In a decision dated September 23, 2011, the Court of Appeal of Caen suspended the implementation of a whistleblowing system that had been previously authorized by the French Data Protection Agency (CNIL) because, in the court’s view, the system infringed on the individual and collective rights and liberties of the company’s employees.

In the case at hand, the French subsidiary of a U.S. group had, in 2008, implemented a whistleblowing system to comply with SOX requirements in the United States. After various modifications, the CNIL authorized the French subsidiary to implement the system because the program complied with the CNIL’s simplified filing procedure for whistleblowing systems.

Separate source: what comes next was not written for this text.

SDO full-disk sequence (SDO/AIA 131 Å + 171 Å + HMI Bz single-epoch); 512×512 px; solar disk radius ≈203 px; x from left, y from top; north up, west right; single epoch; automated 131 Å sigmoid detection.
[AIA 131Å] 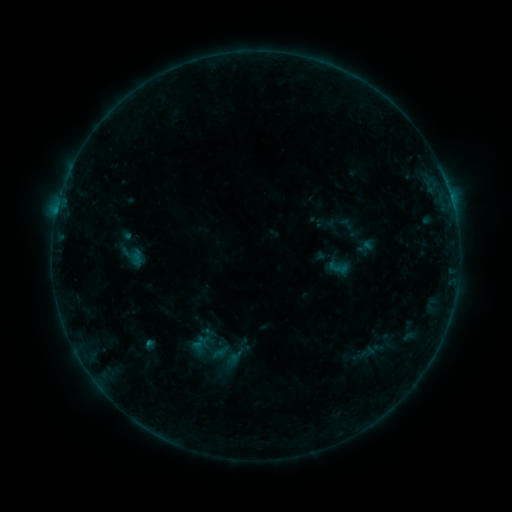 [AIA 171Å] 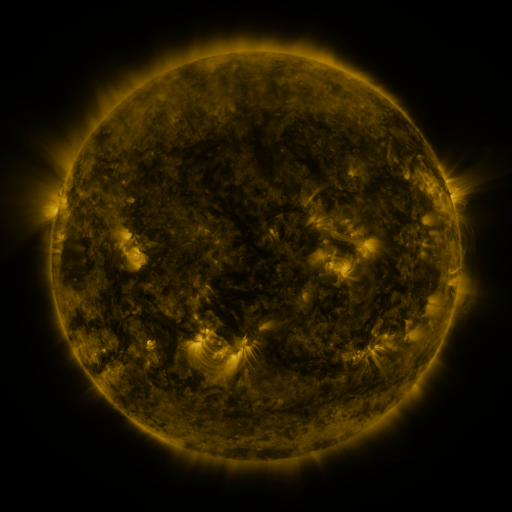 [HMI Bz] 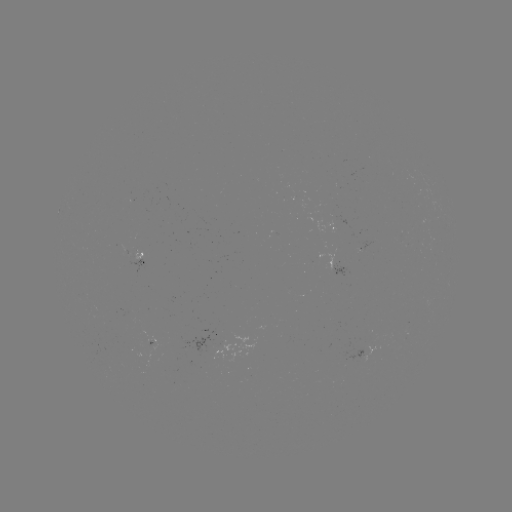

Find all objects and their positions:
sigmoid: (364, 246)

Our readers will remember that pursuant to rules in existence since 2010, see our post of December 15, 2010, companies are able to take advantage of the CNIL’s simplified filing procedure for whistleblowing systems as long as the whistleblowing system does not encourage whistleblowers to remain anonymous and is limited in scope to conduct violations in the following areas:

  • accounting;
  • finance;
  • banking;
  • anti-corruption;
  • competition;
  • companies concerned by SOX Act section 301 (4) of July 31, 2002;
  • Japanese SOX of June 6, 2006.

Here, despite the CNIL’s approval of the French subsidiary’s whistleblowing system, the employees’ representatives brought a lawsuit against the subsidiary in the Caen Tribunal of First Instance because they believed the system to be flawed in a number of ways, including the following:

  • the scope of complaints which could be made through the whistleblowing system was too broad: employees could file complaints on any kind of wrongdoings or problems;
  • any Internet user could report wrongdoings about a French employee of that company even if those wrongdoings were outside the scope of the CNIL’s simplified filing procedure;
  • contrary to the simplified filing procedure issued by the CNIL, the whistleblowing system encouraged the whistleblower to remain anonymous; and
  • employees were not sufficiently informed about their access and rectification rights with respect to the data about them.

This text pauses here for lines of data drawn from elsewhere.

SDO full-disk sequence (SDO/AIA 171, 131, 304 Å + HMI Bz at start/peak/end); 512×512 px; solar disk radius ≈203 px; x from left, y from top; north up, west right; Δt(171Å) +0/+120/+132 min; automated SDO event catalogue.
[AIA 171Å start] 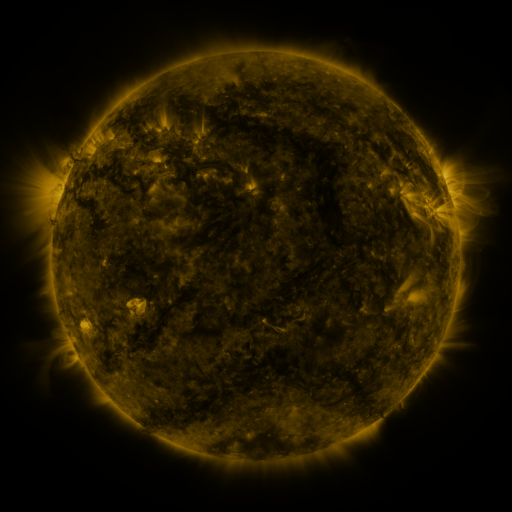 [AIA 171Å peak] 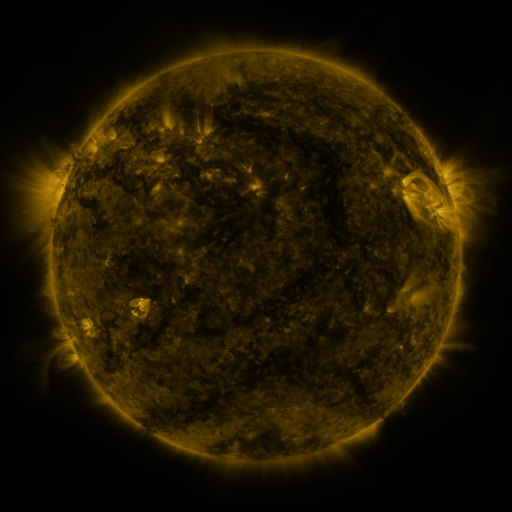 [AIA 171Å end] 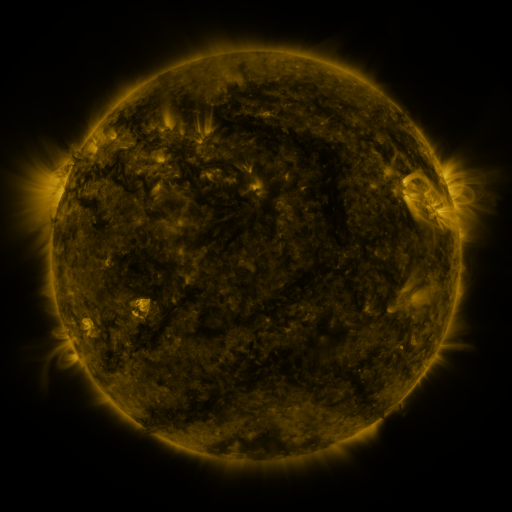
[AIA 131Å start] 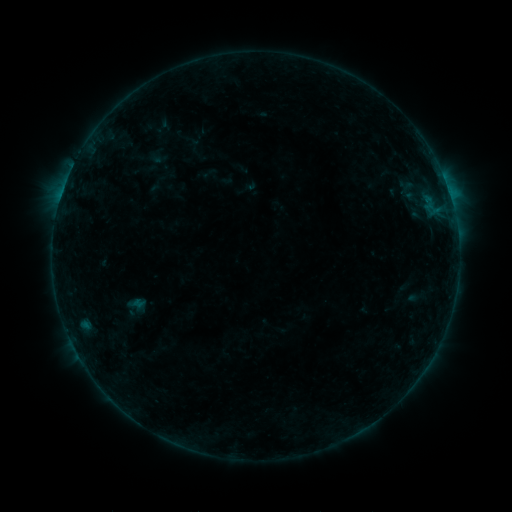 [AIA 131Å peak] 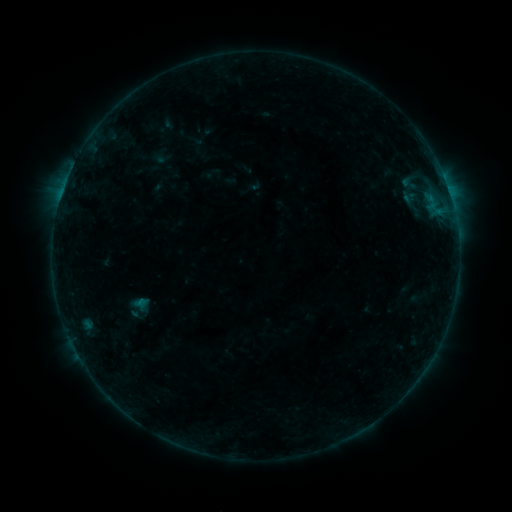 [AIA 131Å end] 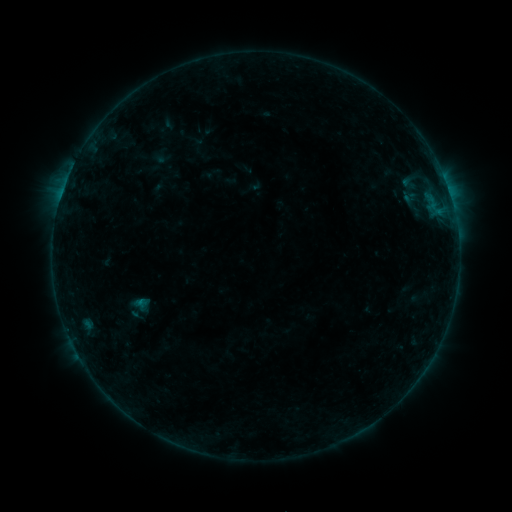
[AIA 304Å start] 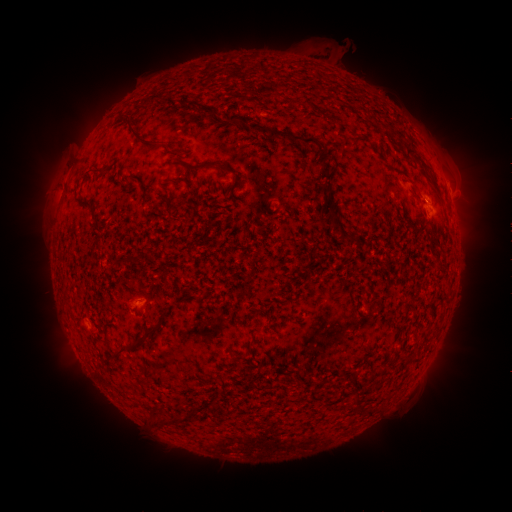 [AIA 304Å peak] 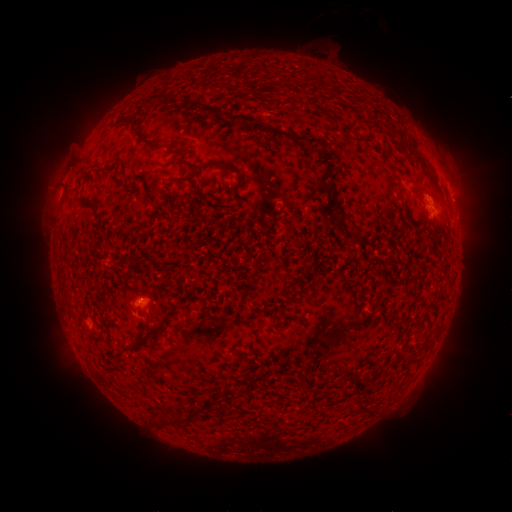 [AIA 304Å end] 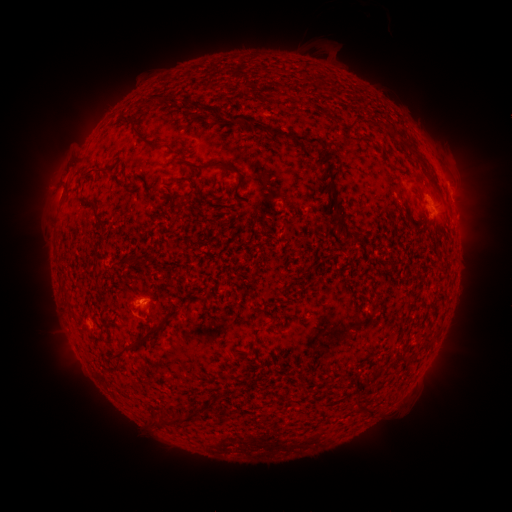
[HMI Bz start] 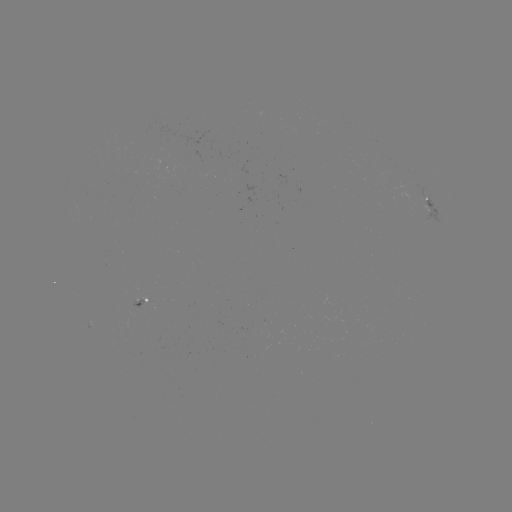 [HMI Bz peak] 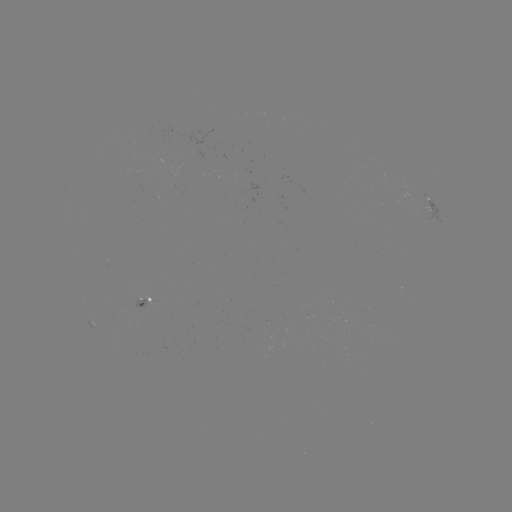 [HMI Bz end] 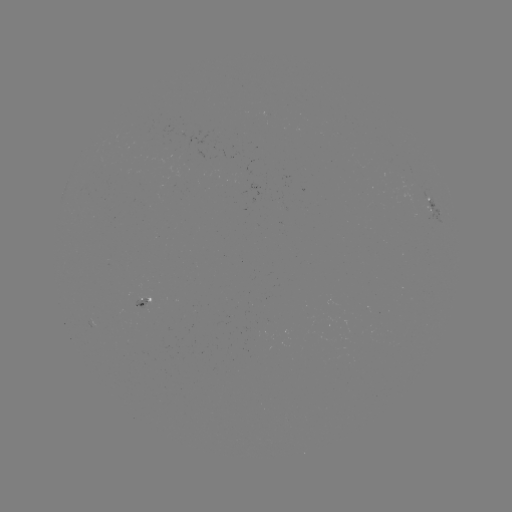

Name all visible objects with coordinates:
emerging-flux region: (141, 300)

The Court of Appeal of Caen ruled that the claims made by the employees’ representatives were well-founded for the following reasons:

  • the whistleblowing system was outside the scope defined by the French Data Protection Agency, in large part because it permitted complaints of all kinds;
  • the whistleblowing system had been modified unilaterally by the company without the works council and the health and safety committees being informed and consulted prior to any changes being made.

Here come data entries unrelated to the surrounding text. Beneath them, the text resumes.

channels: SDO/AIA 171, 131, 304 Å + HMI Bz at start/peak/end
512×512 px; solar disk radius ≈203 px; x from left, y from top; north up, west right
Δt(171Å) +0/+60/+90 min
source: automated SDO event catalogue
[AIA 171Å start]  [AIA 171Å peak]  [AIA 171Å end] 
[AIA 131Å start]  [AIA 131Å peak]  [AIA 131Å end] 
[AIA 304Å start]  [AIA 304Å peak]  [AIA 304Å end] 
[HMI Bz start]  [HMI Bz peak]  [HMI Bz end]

In light of this new decision, companies implementing whistleblowing systems in France need to make sure that (i) the scope of their whistleblowing systems does not exceed the scope defined by the CNIL in its simplified filing procedure and (ii) they inform and consult employees’ representative bodies prior to making any changes to such systems. Failure to do so may lead to challenges by employees or their representative bodies that will halt the implementation of the offending whistleblowing system in France. This, in turn, may raise various issues in the United States, in particular with respect to SOX compliance, that could have significant legal consequences, since according to Section 301 of SOX, audit committees of listed multinationals have to launch hotlines for the confidential, anonymous submission of employees’ complaints or concerns regarding questionable auditing or accounting matters.